È naufragato nell’imbarazzo generale il tentativo “politically correct” della commissaria europea alla uguaglianza Helena Dalli, di imporre direttive ai funzionari della Unione Europea comunicazioni prive di elementi che potessero offendere attraverso l’uso di termini neutri. Ma gira e rigira, ecco che l’On. Dalli nelle raccomandazioni, neanche tanto subdolamente, pone l’esigenza di non citare il Natale nelle missive da inviare e da sostituire con un’indistinta definizione di festa. Poi chiede di non citare nomi propri come Maria e Giovanni negli esempi, sostituendoli con nomi non cristiani, ed altre corbellerie simili.
La gaffe è stata così clamorosa che ha scomodato la stessa Ursula Von der Leyen, che infastidita dall’incendio provocato dalle polemiche ha dovuto immediatamente stoppare la direttiva. Questo fatto, in verità, è stato visto da moltissimi europei come il tentativo maldestro a cui spesso si ricorre per imporre culture lontane da quelle popolari, con la motivazione del rispetto dovuto ad altre culture. In verità queste giustificazioni che vengono date anche in Italia con episodi similari, appartengono ad élite culturalmente minoritarie che attraverso poteri vari, intendono imporre fraudolentemente la loro opinione ai cittadini.
Una vicenda dunque, che sostanzialmente si collega a tante altre di carattere subliminali ed esplicite come quella che commentiamo. La deputata commissaria Dalli, aldilà della sua manifesta avventatezza, non credo sia del tutto sprovveduta, ponendosi contro le culture più intime che fondano l’Europa: la concezione liberal democratica che regge il patto originario degli Stati che reggono le istituzioni europee, quella identitaria e religiosa cristiana che riguarda grandemente popolo europeo. D’altronde l’appartenenza della commissaria Dalli ad una comunità come quella maltese di sentimenti cristiani profondissimi, in spregio ad ogni buon senso e di responsabilità istituzionale, non ha esitato a proporre il suo “vademecum”.

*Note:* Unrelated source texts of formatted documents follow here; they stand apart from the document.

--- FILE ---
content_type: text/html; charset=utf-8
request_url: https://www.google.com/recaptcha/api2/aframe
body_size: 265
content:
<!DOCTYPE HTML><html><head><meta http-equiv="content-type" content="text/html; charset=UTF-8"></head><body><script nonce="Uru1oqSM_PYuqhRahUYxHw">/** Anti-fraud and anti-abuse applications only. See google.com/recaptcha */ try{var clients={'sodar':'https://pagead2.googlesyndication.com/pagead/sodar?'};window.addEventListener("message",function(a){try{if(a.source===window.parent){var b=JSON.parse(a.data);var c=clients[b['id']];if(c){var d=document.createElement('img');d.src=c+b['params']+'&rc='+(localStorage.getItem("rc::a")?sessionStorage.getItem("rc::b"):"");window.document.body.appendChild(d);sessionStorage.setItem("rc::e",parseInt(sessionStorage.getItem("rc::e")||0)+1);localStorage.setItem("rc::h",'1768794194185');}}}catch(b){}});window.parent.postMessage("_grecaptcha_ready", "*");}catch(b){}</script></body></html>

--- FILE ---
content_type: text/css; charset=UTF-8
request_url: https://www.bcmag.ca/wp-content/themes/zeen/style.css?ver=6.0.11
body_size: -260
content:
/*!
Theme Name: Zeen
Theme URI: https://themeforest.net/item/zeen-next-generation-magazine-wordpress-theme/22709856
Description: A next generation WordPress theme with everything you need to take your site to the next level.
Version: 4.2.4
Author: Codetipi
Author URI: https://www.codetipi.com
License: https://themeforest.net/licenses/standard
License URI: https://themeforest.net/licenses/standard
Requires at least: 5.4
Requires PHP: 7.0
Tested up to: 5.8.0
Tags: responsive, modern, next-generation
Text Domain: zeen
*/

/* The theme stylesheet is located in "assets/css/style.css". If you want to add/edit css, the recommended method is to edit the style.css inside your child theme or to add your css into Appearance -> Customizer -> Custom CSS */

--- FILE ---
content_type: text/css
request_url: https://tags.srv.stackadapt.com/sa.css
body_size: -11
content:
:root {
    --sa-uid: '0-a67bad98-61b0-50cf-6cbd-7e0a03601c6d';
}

Dietro queste manifestazioni di intolleranza, annunciate dalla esigenza di rispettare le altre culture e sensibilità, si nascondono minoranze di interessi e culture che attraverso il potere delle istituzioni, del denaro, dei media, e strumenti di diffusione della cultura, vogliono imporre il loro pensiero resuscitando nei fatti lo “Stato etico” come decisore, arbitro e giudice assoluto del bene e del male, come fonte dell’etica per il singolo e per la comunità, come unico creatore del bene comune.
Sappiamo bene che questa concezione filosofica hegeliana ed hobbesiana, sia già stata travisata ed utilizzata a piene mani dai teorici delle sciagurate dittature nere e rosse del novecento che l’hanno messa in pratica con conseguenze gravissime. Questa filosofia politica si contrappone alla moderna Democrazia liberale che non delega allo Stato ed al corpo politico tutti i diritti dei cittadini se non la giustizia. In definitiva la teoria dello Stato etico affidava alle istituzioni il compito di “educare” i cittadini, attraverso i suoi poteri, oggi nell’era contemporanea e globalizzata, le nuove strutture di potere economiche globalizzate agiscono con i loro pervasivi mezzi della cultura e della informazione per forzare la storia per imporre la distruzione delle strutture di ogni fede religiosa, di ogni realtà organizzata, di ogni potere che non risponda al disegno di modellare il mondo secondo la loro visione.